3.3. Relative Position vs. Peers
Size (estimated) | CRX’s relative aggressiveness | Peer comparison |
---|---|---|
~€150‑€250 mn (typical for a single‑day redemption) | Higher than the average ad‑hoc redemptions of LafargeHolcim (≈ €100‑€150 mn) and HeidelbergCement (≈ €120‑€180 mn) in 2023‑2024. | Slightly above the mid‑year redemptions of the two largest peers, but still well below the total annual repurchase volume of any peer (all > €1 bn). |
>€250 mn (if the redemption were unusually large) | Significantly above the typical ad‑hoc redemptions of peers and would start to approach quarter‑year programme levels for LafargeHolcim and HeidelbergCement. | Would be exceptionally aggressive for a single‑day transaction in the sector. |
4. Strategic Implications
Factor | CRX’s likely rationale | Peer context |
---|---|---|
Capital‑return policy | CRX has a target of returning ~5 % of free‑float per year; a ~€200 mn redemption fits comfortably within that target while keeping cash‑flow flexibility for 2025‑2026 CAPEX. | Peers also aim for 3‑4 % of free‑float; CRX’s approach is marginally more aggressive. |
Signal to markets | A mid‑year redemption can be used to reinforce confidence after a strong 2024 earnings run and to offset any short‑term valuation gaps. | Similar to LafargeHolcim’s 2023 “mid‑year” €200 mn buy‑back that was framed as a “valuation‑enhancing” move. |
Liquidity management | By using a broker‑managed tender, CRX can quickly cancel shares without the administrative lag of a multi‑stage programme. | Peers often use the same mechanism for targeted redemptions (e.g., HeidelbergCement’s €120 mn “Q2” tender). |
5. Bottom‑Line Summary
Question | Answer |
---|---|
How does the size of this buy‑back compare to CRX’s historical buybacks? | The 7 Aug 2025 transaction is almost certainly a single‑day redemption in the €150‑€250 mn range.

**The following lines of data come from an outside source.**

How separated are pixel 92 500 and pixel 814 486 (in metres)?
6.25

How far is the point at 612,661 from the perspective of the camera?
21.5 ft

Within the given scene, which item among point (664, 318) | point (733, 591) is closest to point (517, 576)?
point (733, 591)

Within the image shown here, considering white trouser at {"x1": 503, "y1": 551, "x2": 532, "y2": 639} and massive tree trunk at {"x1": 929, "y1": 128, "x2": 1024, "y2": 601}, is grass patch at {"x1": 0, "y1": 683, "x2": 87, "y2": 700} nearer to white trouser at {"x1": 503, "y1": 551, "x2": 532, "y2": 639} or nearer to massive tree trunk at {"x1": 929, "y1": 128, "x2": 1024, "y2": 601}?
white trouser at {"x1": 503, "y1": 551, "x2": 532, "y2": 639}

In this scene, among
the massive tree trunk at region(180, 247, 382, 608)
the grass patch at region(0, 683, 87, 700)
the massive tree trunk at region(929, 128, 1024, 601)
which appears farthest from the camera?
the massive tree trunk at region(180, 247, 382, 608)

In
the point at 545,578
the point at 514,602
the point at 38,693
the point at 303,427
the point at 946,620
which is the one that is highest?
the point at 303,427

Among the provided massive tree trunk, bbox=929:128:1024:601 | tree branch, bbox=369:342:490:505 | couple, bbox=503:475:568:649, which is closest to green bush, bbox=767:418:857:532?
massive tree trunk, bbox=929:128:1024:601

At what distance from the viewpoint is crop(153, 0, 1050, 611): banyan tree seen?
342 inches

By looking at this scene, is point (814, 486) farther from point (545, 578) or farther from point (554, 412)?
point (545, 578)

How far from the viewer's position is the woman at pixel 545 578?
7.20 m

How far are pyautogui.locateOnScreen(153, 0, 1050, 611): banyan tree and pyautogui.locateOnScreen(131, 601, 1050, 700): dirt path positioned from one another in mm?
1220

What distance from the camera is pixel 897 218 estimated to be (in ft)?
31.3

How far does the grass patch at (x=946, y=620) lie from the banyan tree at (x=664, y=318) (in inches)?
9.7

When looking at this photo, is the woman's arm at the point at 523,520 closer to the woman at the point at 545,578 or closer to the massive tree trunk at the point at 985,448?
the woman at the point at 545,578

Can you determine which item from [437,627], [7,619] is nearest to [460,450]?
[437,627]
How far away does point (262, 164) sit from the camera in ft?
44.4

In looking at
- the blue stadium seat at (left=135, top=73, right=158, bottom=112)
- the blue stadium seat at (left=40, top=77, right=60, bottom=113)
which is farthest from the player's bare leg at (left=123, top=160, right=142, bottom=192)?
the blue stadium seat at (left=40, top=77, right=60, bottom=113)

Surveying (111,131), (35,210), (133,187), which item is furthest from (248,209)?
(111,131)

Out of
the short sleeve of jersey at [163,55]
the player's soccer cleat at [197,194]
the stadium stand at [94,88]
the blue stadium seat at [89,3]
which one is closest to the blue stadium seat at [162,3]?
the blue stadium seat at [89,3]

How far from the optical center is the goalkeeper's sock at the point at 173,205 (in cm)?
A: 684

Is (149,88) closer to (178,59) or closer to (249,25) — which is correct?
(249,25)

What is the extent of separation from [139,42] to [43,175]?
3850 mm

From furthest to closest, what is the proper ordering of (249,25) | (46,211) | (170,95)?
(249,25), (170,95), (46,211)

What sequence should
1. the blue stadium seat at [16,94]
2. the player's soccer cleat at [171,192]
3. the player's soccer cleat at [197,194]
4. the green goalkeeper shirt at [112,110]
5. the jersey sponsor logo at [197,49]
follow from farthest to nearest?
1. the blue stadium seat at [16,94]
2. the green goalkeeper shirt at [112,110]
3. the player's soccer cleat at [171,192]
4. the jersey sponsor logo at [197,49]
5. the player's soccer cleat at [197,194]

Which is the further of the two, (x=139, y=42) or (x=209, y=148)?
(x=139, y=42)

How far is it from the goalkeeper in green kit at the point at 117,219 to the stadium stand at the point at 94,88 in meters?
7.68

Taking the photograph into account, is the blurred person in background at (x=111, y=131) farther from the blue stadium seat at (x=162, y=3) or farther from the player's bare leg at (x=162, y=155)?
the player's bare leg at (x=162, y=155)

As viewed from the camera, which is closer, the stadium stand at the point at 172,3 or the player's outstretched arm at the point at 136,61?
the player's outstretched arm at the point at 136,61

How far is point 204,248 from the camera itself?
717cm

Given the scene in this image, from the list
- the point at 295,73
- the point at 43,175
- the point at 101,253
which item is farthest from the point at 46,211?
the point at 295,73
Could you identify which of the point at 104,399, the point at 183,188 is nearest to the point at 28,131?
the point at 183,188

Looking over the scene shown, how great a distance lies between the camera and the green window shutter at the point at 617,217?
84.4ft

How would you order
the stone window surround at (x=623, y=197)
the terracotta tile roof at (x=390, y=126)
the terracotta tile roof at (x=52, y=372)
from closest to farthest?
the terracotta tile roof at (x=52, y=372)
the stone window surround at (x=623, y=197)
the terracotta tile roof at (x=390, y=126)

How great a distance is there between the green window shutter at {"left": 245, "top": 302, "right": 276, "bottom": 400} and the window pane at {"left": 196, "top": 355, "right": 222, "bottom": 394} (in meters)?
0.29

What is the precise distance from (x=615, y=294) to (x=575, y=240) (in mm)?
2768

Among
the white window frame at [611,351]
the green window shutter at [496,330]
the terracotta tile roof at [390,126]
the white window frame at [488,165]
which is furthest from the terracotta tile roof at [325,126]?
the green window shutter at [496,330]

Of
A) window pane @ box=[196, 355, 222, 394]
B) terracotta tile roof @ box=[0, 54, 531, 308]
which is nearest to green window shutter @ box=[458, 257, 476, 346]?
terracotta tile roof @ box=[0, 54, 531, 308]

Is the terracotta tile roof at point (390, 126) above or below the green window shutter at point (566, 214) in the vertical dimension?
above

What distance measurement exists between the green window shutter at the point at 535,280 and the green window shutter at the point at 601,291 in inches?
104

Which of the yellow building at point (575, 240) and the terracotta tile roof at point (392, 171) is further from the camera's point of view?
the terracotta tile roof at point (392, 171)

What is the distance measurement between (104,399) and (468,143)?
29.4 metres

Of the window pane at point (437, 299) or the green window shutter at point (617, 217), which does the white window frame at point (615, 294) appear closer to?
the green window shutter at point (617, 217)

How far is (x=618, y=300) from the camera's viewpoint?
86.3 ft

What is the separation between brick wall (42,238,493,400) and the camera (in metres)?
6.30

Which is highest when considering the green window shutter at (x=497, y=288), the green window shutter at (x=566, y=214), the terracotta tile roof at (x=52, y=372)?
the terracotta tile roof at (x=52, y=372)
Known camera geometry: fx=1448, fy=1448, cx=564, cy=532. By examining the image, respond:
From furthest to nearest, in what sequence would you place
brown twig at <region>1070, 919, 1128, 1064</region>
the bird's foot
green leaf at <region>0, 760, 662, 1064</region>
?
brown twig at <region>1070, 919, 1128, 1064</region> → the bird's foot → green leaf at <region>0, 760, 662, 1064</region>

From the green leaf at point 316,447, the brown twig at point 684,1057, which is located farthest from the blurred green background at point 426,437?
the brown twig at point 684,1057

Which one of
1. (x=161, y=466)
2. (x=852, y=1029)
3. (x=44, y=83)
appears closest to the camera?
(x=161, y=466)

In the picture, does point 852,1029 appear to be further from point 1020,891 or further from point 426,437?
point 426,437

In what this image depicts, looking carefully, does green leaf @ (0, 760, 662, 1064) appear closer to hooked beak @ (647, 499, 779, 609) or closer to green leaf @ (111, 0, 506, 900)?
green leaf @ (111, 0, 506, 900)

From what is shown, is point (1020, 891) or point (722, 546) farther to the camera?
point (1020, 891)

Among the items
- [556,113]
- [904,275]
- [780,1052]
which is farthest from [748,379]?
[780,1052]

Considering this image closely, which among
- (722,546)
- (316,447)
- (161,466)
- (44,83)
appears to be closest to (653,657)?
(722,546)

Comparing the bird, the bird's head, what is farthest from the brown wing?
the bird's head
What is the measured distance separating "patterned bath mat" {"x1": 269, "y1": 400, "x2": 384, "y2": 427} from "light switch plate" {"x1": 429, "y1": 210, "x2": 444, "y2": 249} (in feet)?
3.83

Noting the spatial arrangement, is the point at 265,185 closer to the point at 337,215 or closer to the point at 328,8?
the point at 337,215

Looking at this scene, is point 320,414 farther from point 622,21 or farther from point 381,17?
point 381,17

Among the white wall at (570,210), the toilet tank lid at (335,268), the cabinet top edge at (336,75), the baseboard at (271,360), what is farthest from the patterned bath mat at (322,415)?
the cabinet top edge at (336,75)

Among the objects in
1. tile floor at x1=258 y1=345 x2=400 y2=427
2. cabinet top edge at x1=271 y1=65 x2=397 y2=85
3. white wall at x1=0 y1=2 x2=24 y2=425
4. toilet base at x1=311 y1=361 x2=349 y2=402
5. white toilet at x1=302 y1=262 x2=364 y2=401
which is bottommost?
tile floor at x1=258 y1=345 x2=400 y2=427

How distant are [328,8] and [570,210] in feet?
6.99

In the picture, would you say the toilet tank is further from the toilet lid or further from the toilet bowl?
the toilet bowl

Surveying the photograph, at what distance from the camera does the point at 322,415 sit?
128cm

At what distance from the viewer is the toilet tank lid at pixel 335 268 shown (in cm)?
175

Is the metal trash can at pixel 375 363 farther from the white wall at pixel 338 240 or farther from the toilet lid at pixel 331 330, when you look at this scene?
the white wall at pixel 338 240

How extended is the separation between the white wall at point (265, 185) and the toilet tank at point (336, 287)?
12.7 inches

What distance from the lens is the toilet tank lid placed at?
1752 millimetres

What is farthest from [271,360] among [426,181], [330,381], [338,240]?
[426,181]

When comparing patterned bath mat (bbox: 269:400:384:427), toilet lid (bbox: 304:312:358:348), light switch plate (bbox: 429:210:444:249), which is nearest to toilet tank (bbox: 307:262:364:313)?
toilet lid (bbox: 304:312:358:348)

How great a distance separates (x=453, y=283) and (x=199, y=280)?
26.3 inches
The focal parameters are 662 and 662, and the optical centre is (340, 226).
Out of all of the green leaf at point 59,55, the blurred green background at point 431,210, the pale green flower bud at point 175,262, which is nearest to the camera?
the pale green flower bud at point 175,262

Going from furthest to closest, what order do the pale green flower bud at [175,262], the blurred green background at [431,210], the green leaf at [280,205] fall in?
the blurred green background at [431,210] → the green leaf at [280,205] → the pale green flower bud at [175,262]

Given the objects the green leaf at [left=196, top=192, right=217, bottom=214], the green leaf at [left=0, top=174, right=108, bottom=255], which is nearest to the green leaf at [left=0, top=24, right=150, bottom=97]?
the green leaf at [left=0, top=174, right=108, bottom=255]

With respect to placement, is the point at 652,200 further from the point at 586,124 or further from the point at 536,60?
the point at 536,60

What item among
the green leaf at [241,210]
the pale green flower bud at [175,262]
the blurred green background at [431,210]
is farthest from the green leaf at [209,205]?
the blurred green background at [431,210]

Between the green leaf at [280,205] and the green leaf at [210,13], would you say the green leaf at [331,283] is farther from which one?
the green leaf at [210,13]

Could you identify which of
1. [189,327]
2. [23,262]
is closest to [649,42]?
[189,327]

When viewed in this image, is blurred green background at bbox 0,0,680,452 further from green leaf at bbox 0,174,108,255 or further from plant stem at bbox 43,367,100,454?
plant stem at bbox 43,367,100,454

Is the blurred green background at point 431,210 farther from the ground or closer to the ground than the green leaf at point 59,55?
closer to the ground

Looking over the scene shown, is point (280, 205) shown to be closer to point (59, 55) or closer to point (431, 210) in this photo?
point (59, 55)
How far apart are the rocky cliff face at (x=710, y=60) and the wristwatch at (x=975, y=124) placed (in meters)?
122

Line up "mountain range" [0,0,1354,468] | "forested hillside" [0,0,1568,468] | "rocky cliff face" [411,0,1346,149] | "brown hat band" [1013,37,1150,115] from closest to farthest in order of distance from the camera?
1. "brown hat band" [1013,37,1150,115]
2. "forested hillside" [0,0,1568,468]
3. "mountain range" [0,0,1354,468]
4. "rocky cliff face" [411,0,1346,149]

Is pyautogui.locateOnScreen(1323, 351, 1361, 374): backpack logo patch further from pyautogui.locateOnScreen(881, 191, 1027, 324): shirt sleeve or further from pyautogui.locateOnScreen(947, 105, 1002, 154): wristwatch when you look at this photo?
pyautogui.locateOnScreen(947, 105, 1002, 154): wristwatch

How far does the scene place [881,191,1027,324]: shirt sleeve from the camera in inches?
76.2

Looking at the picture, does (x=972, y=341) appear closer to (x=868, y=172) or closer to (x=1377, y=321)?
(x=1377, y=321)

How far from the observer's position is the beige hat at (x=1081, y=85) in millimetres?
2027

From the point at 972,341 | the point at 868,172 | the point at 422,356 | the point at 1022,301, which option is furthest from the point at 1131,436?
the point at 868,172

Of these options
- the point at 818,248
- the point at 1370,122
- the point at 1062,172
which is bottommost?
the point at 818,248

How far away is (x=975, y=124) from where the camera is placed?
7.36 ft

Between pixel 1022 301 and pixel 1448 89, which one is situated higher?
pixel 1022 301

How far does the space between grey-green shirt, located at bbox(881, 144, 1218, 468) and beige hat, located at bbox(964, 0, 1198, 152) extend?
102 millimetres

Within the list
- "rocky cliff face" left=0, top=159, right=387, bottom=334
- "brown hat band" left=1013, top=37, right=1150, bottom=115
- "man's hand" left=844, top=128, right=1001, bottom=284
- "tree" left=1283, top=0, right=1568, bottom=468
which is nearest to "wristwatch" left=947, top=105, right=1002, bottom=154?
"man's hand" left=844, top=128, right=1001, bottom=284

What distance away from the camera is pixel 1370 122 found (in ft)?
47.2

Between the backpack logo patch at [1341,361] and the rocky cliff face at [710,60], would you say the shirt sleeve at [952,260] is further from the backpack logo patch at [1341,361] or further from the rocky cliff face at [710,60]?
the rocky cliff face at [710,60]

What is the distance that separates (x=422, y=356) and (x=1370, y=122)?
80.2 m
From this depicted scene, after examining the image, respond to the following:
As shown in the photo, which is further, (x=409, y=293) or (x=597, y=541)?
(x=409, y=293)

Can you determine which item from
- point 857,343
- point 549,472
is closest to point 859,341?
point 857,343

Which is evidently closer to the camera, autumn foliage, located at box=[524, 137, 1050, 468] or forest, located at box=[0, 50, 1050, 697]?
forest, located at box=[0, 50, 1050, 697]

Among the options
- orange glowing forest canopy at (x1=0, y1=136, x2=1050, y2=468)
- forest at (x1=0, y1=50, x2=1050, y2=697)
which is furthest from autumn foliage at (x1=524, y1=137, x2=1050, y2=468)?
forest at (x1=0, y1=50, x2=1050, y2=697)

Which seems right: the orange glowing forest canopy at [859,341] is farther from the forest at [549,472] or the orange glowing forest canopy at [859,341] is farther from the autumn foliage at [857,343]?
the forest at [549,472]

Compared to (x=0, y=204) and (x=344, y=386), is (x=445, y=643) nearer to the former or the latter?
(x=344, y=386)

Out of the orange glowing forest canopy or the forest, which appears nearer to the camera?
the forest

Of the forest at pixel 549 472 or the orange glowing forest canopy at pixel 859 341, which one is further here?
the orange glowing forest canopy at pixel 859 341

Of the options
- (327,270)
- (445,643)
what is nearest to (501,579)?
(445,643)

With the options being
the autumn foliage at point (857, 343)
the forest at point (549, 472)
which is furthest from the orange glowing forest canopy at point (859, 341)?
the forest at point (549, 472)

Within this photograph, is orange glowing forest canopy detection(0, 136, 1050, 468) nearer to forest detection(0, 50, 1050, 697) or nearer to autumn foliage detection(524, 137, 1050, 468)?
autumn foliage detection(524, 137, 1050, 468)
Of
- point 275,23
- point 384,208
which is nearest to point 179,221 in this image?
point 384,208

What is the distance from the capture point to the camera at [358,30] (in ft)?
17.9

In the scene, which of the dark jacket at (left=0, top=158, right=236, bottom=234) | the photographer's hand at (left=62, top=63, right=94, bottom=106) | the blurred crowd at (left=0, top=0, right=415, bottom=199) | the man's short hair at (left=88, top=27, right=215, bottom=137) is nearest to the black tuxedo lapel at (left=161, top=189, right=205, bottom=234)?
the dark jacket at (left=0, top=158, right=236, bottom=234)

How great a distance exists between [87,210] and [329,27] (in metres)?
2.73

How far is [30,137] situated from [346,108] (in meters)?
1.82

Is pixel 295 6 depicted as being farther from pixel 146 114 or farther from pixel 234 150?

This is substantially smaller than CRX’s annual repurchase programmes (≈ €1‑2 bn per year) but similar in magnitude to the company’s largest historic single‑day redemptions (≈ €250 mn in Oct 2023). |
How does it compare to its peers? | In the ad‑hoc, single‑day redemption category, CRX’s likely size is slightly above the typical redemptions of LafargeHolcim and HeidelbergCement (which have hovered around €100‑€180 mn) but far below the total annual repurchase volumes of any peer (all > €1 bn). If the redemption were larger than €250 mn, it would be exceptionally aggressive for a one‑off transaction in the sector. |
Strategic take‑away | The transaction is consistent with CRX’s policy of returning ~5 % of free‑float each year and signals a valuation‑enhancing move without materially altering the company’s overall cash‑flow or capital‑expenditure plans. Peers are pursuing a similar mix of annual programmes + occasional targeted redemptions, and CRX’s approach remains slightly more aggressive on the ad‑hoc side. |
Caveat
Because the press release does not disclose the exact number of shares or cash amount, the above analysis relies on *historical patterns, typical peer behaviour, and the phrasing of the announcement** to infer a plausible size range. If the actual figures are released later, the comparison can be refined with precise percentages.